— На рассвете? — слабым голосом повторила она; голова у нее кружилась.
— Вам и вашей горничной предоставят дорожную карету, — попытался улыбнуться Вудборн.
— Счастливого пути, леди Фиона. — Он наклонил голову и повернулся на каблуках. Тоже улыбнувшись ей, следом за ним исчез и Холлаби, оставив растерянную Фиону одну.
Как причудливо, иногда всего за несколько минут, может измениться жизнь человека!
Эдинбург
Дворецкий эдинбургского дома Бьюкененов подал Дункану Бьюкенену лежавшее на серебряном подносе сложенное письмо. Дункан схватил письмо здоровой рукой и быстро отвернулся — ему не понравилось, что дворецкий смотрел на него как на ужасного призрака. Он отошел в дальний угол гостиной и остановился у камина.
Письмо заинтересовало Дункана. После произошедшего с ним несчастного случая он редко бывал в Эдинбурге и еще реже получал приглашения или принимал визитеров. Он был своего рода парией в благородном обществе.
Дункан посмотрел на письмо. Оно было от некоего мистера Теодора Сивера, чье имя с трудом всплыло в его памяти. Дункан сунул письмо под левую бездействующую руку и здоровой рукой сломал печать, затем быстро пробежал глазами его содержание. Мистер Теодор Сивер выражал надежду, что лэрд Блэквуда Дункан может принять у себя его и дочь его покойной сестры, леди Фиону Хейнс, в пять часов. У него дело чрезвычайной важности, писал мистер Сивер.
Фиона Хейнс. Дункан плохо помнил эту довольно невзрачную девушку с большими янтарными кошачьими глазами.
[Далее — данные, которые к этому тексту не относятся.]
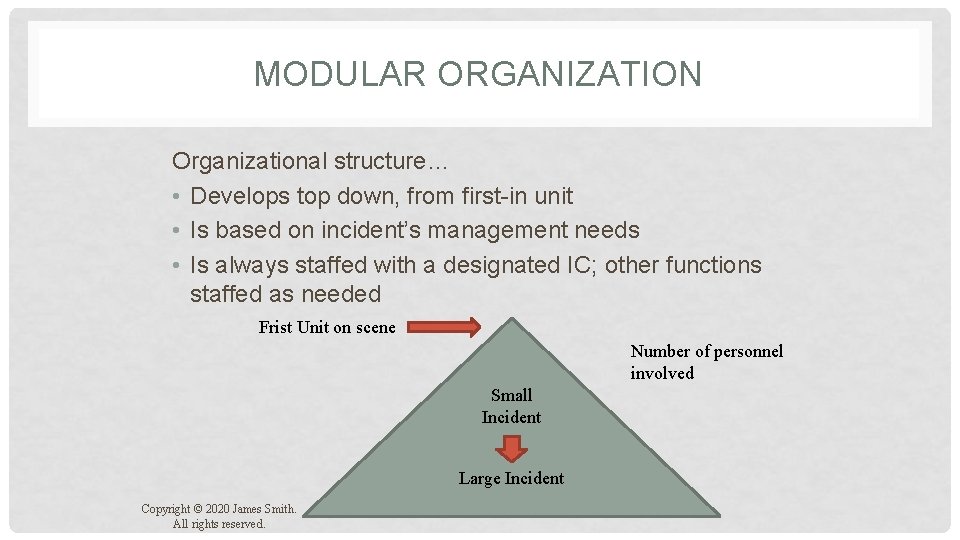 MODULAR ORGANIZATION

Organizational structure…
• Develops top down, from first-in unit
• Is based on incident's management needs
• Is always staffed with a designated IC; other functions staffed as needed

Frist Unit on scene

Number of personnel involved

Small Incident

Large Incident

Copyright © 2020 James Smith. All rights reserved.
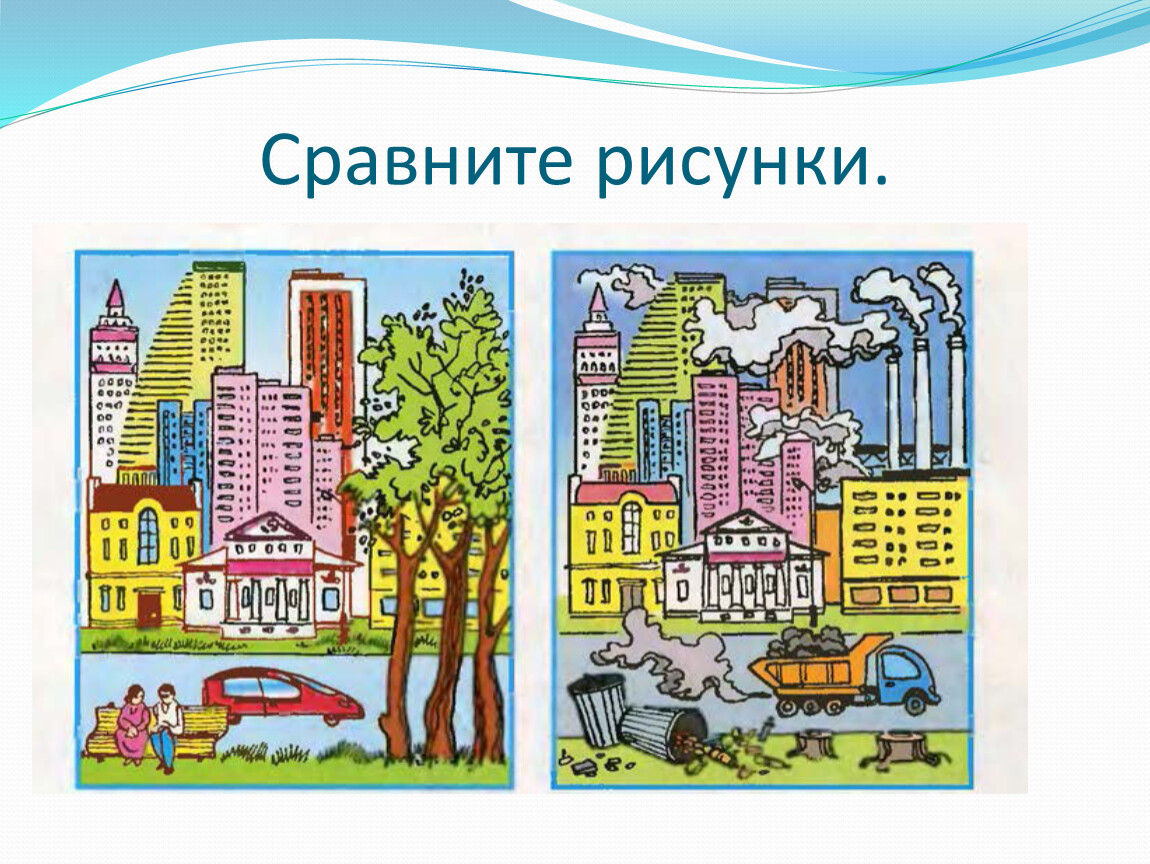 Сравните рисунки.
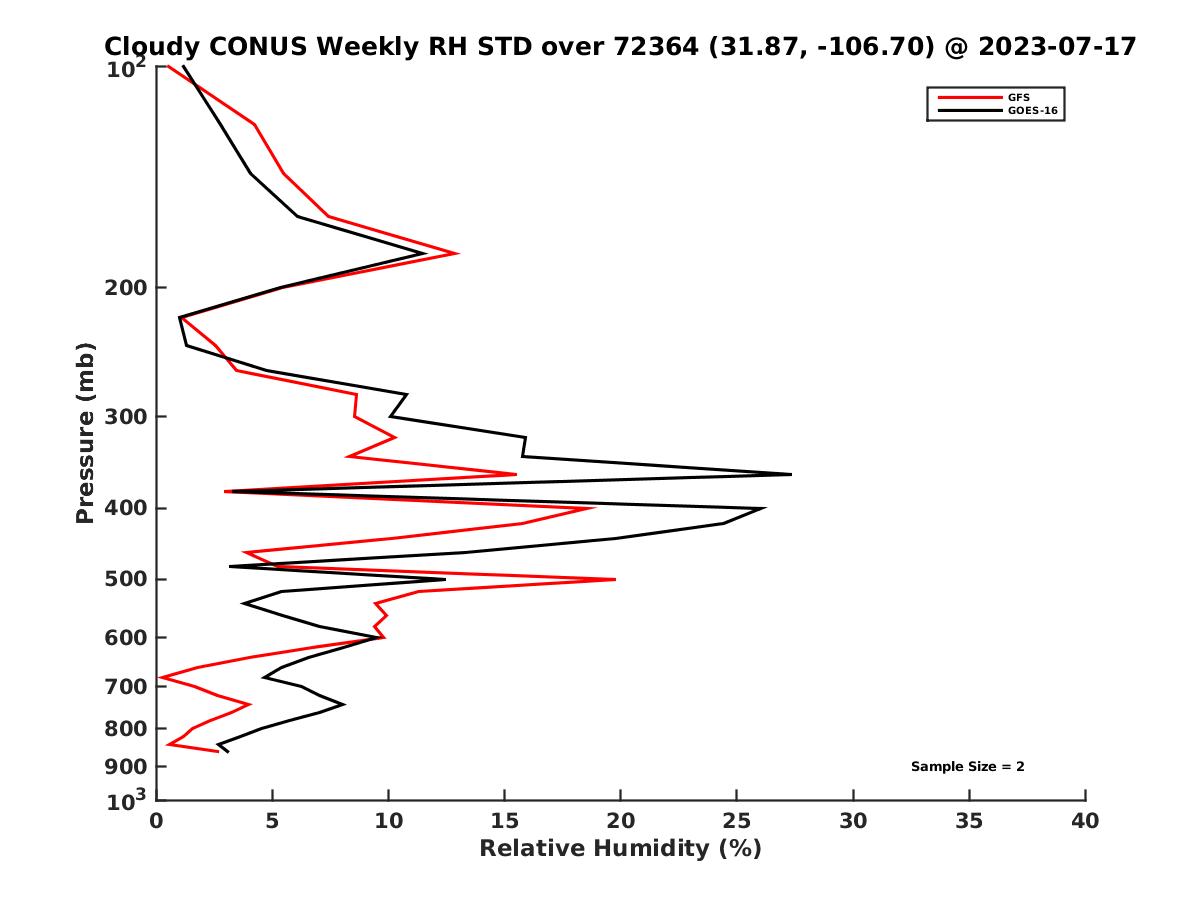 Cloudy CONUS Weekly RH STD over 72364 (31.87, -106.70) @ 2023-07-17

GFS
GOES-16

Pressure (mb)

$10^2$
200
300
400
500
600
700
800
900
$10^3$

Sample Size = 2

0
5
10
15
20
25
30
35
40

Relative Humidity (%)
Однако ее брата Джека, теперь графа Лэмборна, Дункан запомнил хорошо: черноволосый сероглазый повеса, питавший слабость к рыжим женщинам. Много лет назад, когда они еще не были настоящими мужчинами, Джек Хейнс и Дункан соперничали из-за одной и той же женщины из Аберфелди, и Дункан проиграл.
Дункан не мог даже представить, чего каждому из них теперь от него понадобилось, но поскольку сейчас он был совсем одинок, в нем пробудилось любопытство.
Он чуть повернулся в сторону дворецкого и взглянул на него краем здорового глаза.
— Пошлите за мистером Камероном, пожалуйста. Мы ожидаем гостей к пяти часам.
Когда дворецкий ушел за секретарем, Дункан смотрел на огонь и с удивлением думал, что могло через столько лет привести Хейнса к его порогу.
— Поверить не могу, что я должна сделать, — проворчала себе под нос Фиона под стук колес кареты ее дяди, направлявшейся по Шарлотт-стрит к зданию, известному как «Гейблс», или, как называл его дядя, «Бьюкенен-Пэлас».
— А? Что ты сказала, девочка? — спросил Теодор Сивер, глядя на нее поверх очков, неизменно сидевших на кончике носа.